The reaction of an aromatic heterocycle with a proton is called a protonation. One of articles about this theory is 《Furfuryl- and thenylalkylamines from Schiff bases》. Authors are Emling, Bertin L.; Beatty, J. E.; Stevens, J. R..The article about the compound:1-(Furan-2-yl)propan-1-onecas:3194-15-8,SMILESS:O=C(C1=CC=CO1)CC).COA of Formula: C7H8O2. Through the article, more information about this compound (cas:3194-15-8) is conveyed.
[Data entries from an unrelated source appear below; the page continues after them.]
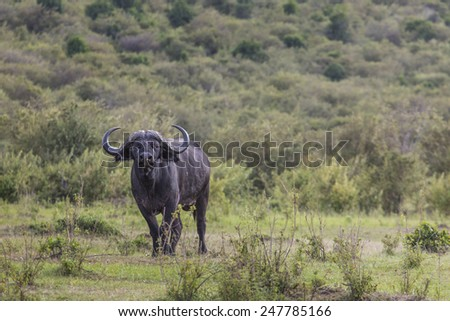 African buffalo (Syncerus caffer) on the grass. The photo was taken in Ngorongoro Crater, Tanzania - stock photo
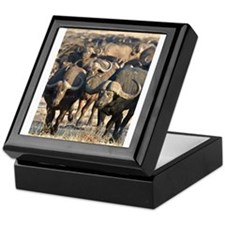 Buffalo Stare Down Keepsake Box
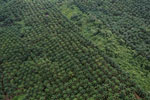 Palm oil plantation in Borneo -- sabah_aerial_3098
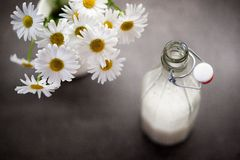 Homemade coconut milk in a glass next to ox-eye daisies Stock Image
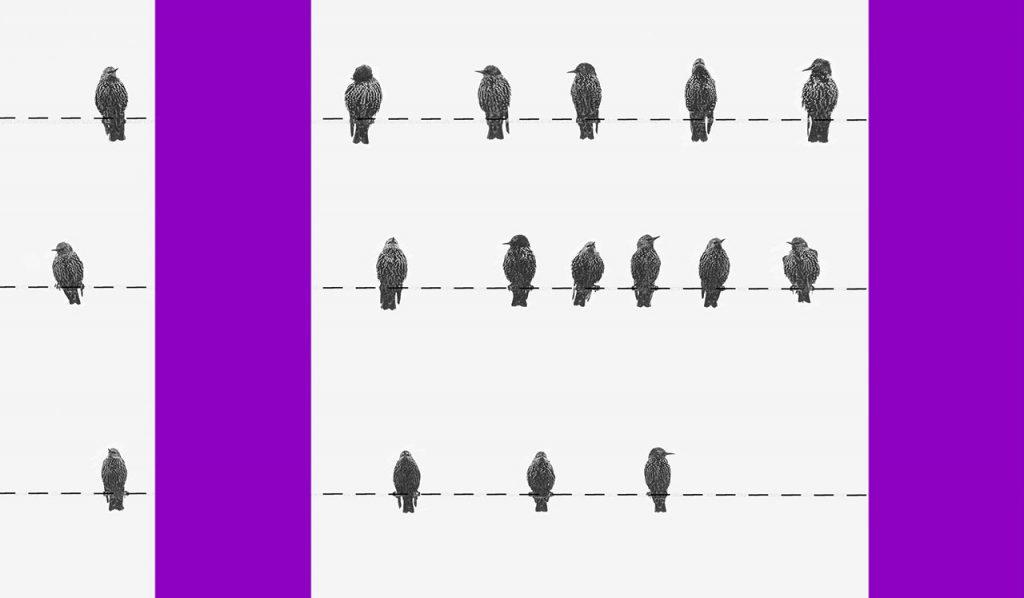 tipos de orçamento: colagem com pássaros sobre linhas pontilhadas na horizontal e colunas roxas na vertical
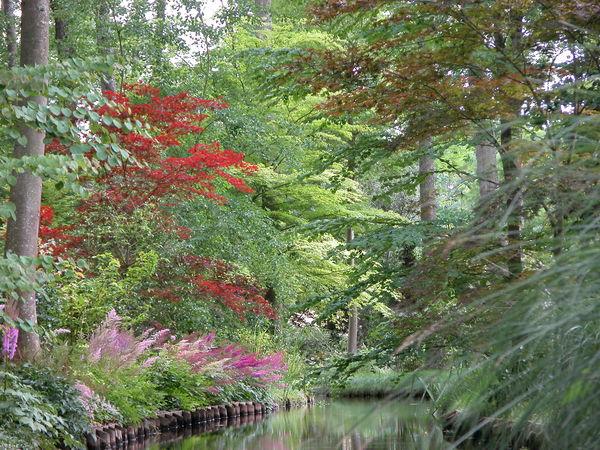 Rendez Vous aux Jardins 2018 -Jardin Arboretum d'Ilex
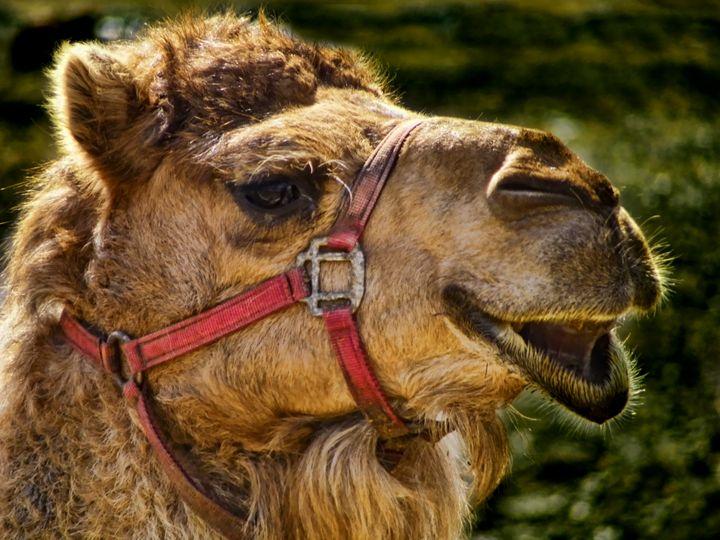 Camel Smiles - Pine Singer Photographic Art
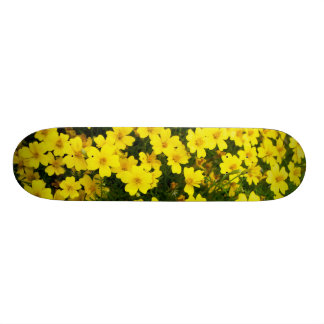 YELLow Skate Boards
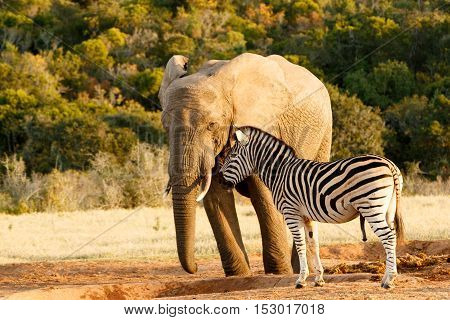 Zebra Mocking A Huge African Bush Elephant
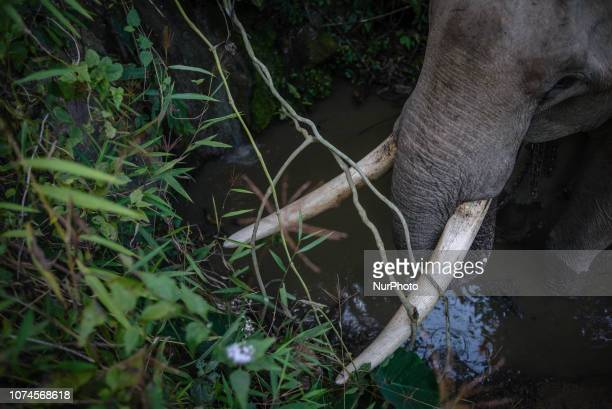 An elephant at the water hole in the Elephant Conservation Center Sayaboury Laos in December 2018 Laos was known as The land of a million elephants...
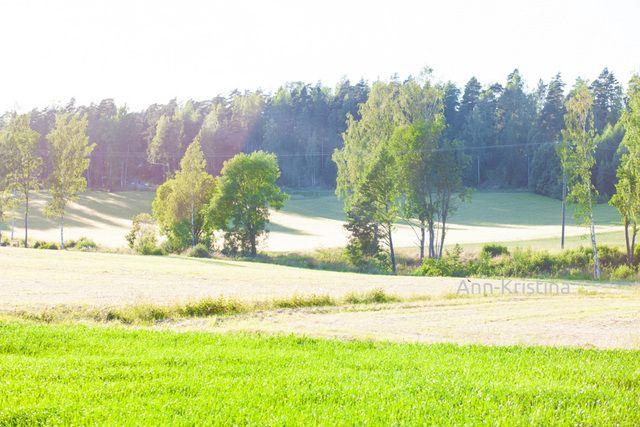 Ann-Kristina Al-Zalimi, summer, heinäkuu, juli, sunshine, field, green, finland, landscape, kirkkonummi, countryside, country, kesä, miasma, maalaismaisema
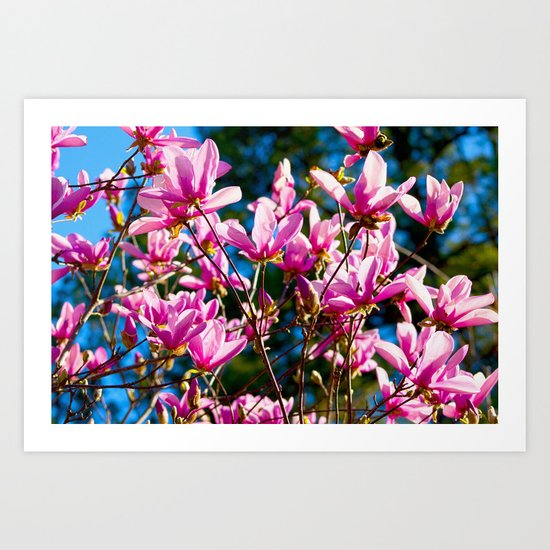 Pink Flowers In The Sun Art Print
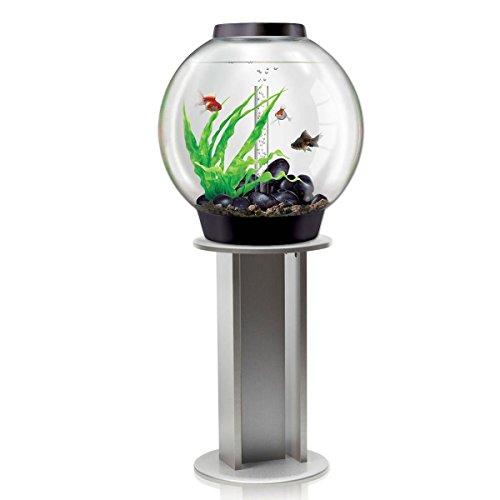 biOrb Classic - Acquario da 60 l, Colore: Nero con Illuminazione LED MCR e Supporto Argentato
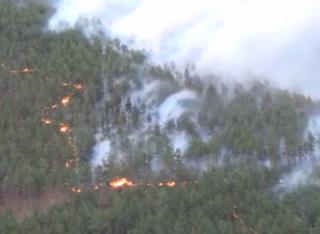 Пожар унищожи иглолистни култури в подножието на планина Беласица сн: regiona.bg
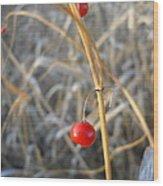 Asparagus Berries Wood Print
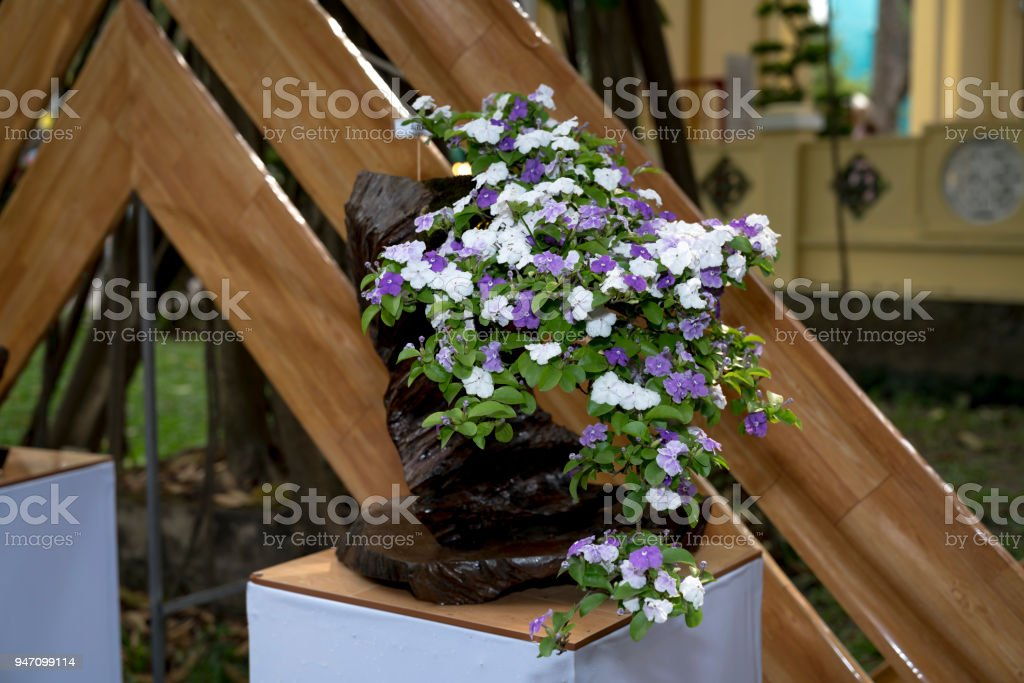 The beauty of bonsai pots hopeana Benth stock photo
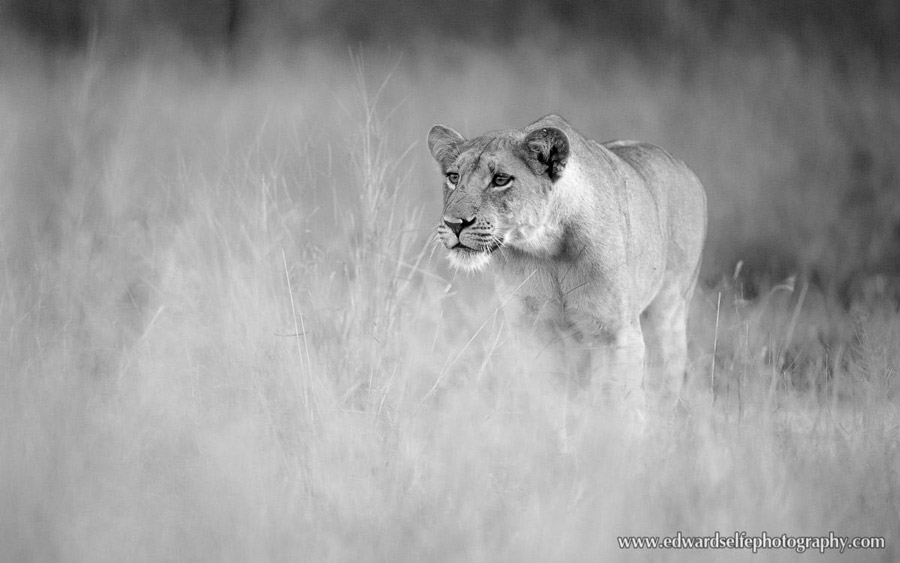Lioness-hunting-South-Luangwa-Ed-Selfe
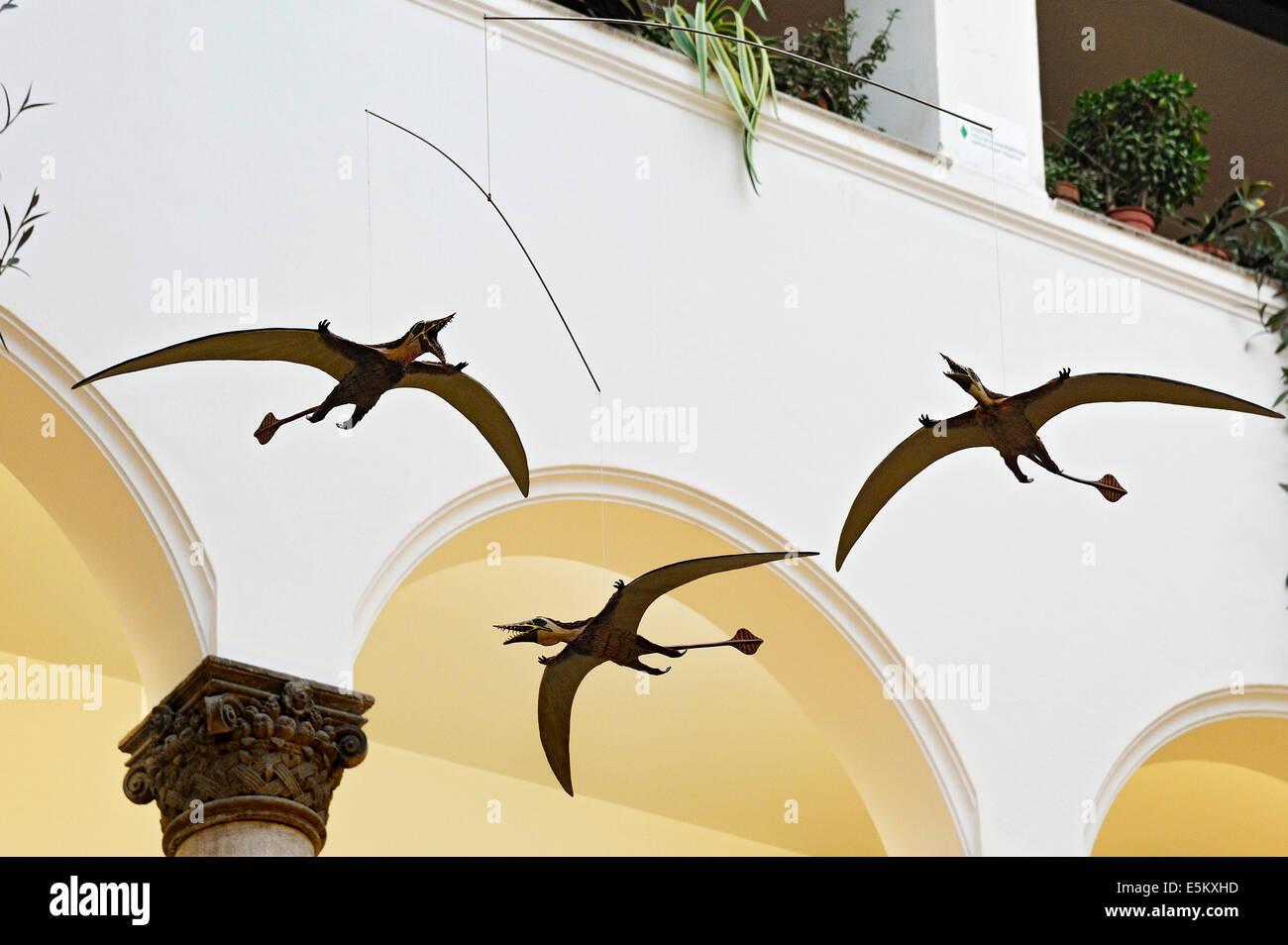 Pterosaurios, museo Paleontológico, Munich, Baviera, Alemania Imagen De Stock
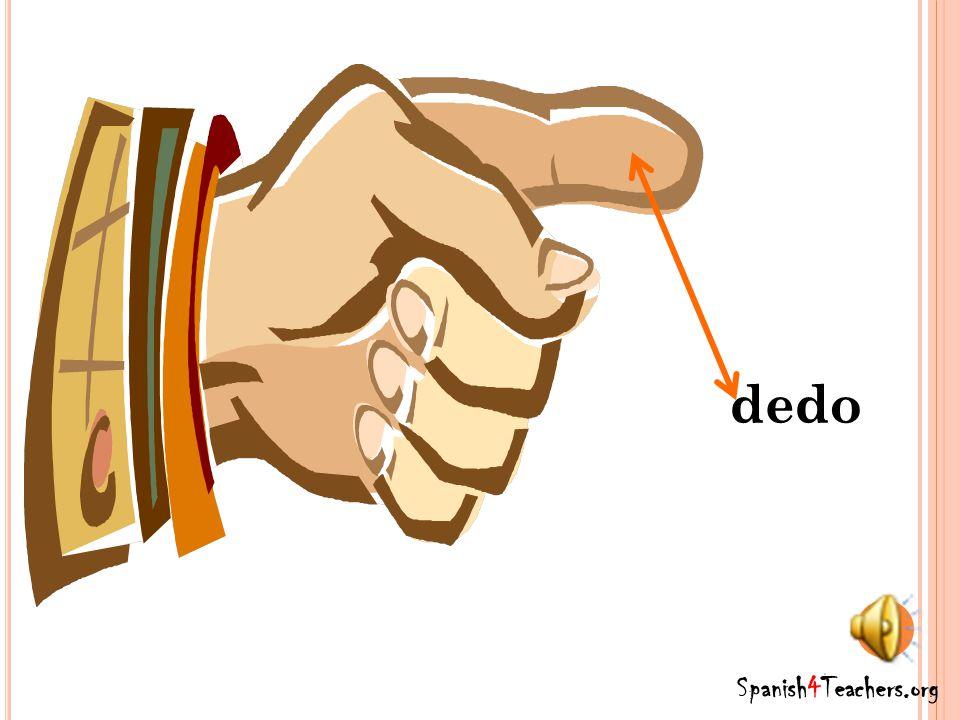Spanish4Teachers.org mano
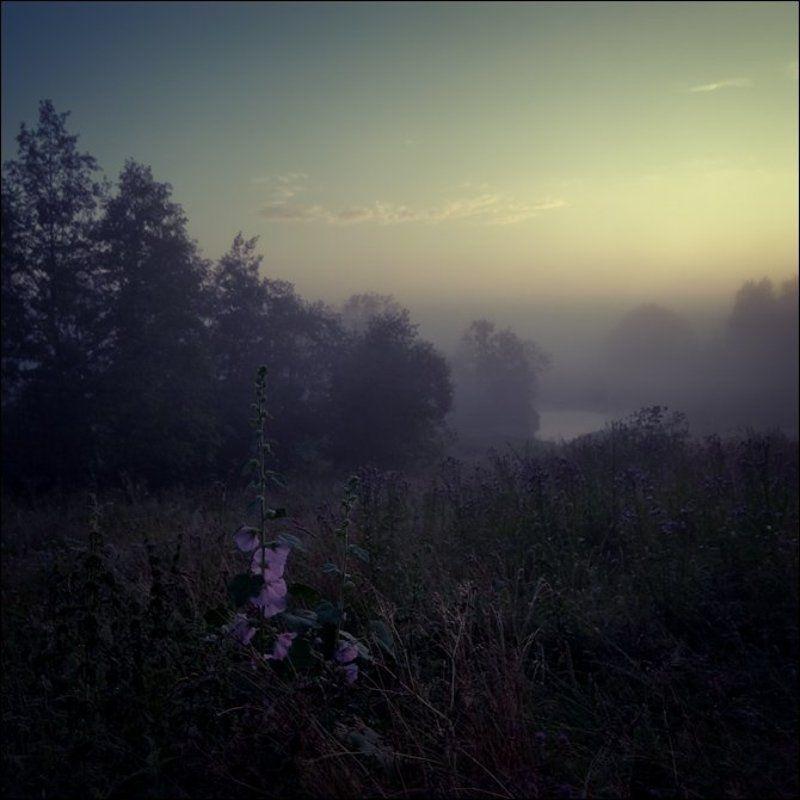 Летняя рассветная квадратная цветная картинка с фиолетовыми цветами над речкой в Кузнецовоphoto preview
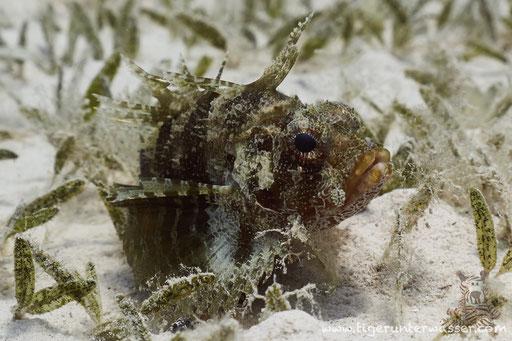 Kurzflossen Zwergfeuerfisch / Shortfin Turkeyfish or Dwarf lionfish / Dendrochirus brachypterus / Fanus East - Hurghada - Red Sea / Aquarius Diving Club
Furfural (96 g.), added dropwise to 88 g. BuNH2 at 15-20°, stirred 30 min. at room temperature, saturated with solid NaOH, and extracted with ether, gives 90% N-furfurylidenebutylamine (I), b13 90°, n20D 1.5057, d204 0.950 (all n and d. at 20°); the following homologs were prepared similarly: Me b16 53°, n 1.5269, d. 1.025, 85%; Et b18 67°, n 1.5170, d. 0.988, 86%; Pr b21 87-8°, n 1.5105, d. 0.967; Am b10 104-5°, n 1.5024, d. 0.940. N-Thenylidenebutylamine b13 112-13°, n25D 1.5459, d254 0.990. I (68 g.) in 70 ml. ether, added to EtMgBr (54.5 g. EtBr) and refluxed 2 hrs., gives 60% N-butyl-α-ethylfurfurylamine (II), b25 108-9°, n 1.4635, d. 0.907 (1-naphthylurea m. 76-7°); N-amyl-α-methylfurfurylamine b15 102-3°, n 1.4681, d. 0.913, 36% (1-naphthylurea m. 76-7°); N-propyl-α-propylfurfurylamine b24 107-8°, n 1.4634, d. 0.904, 47% (1-naphthylurea m. 87°); N-ethyl-α-butylfurfurylamine b23 105.5-6.5°, n 1.4636, d. 0.909, 47% (1-naphthylurea m. 119-19.5°); N-methyl-α-amyl-furfurylamine b3 75-6°, n 1.4649, d. 0.913, 52% (1-naphthylurea m. 121°); α-isoamyl isomer b4 67.5-8.5°, n 1.4644, d. 0.913, 55% (1-naphthylurea m. 149°). N-Butyl-α-ethylthenylamine b3 84°, n25D 1.5172, d254 0.961, 60%. Furan and (EtCO)2O with ZnCl2 give 52% furyl Et ketone; 32 g. of the oxime (68%) on reduction with Na in EtOH gives 10 g. α-ethylfurfurylamine, which with BuI in com. xylene (refluxed 4 hrs.) gives II.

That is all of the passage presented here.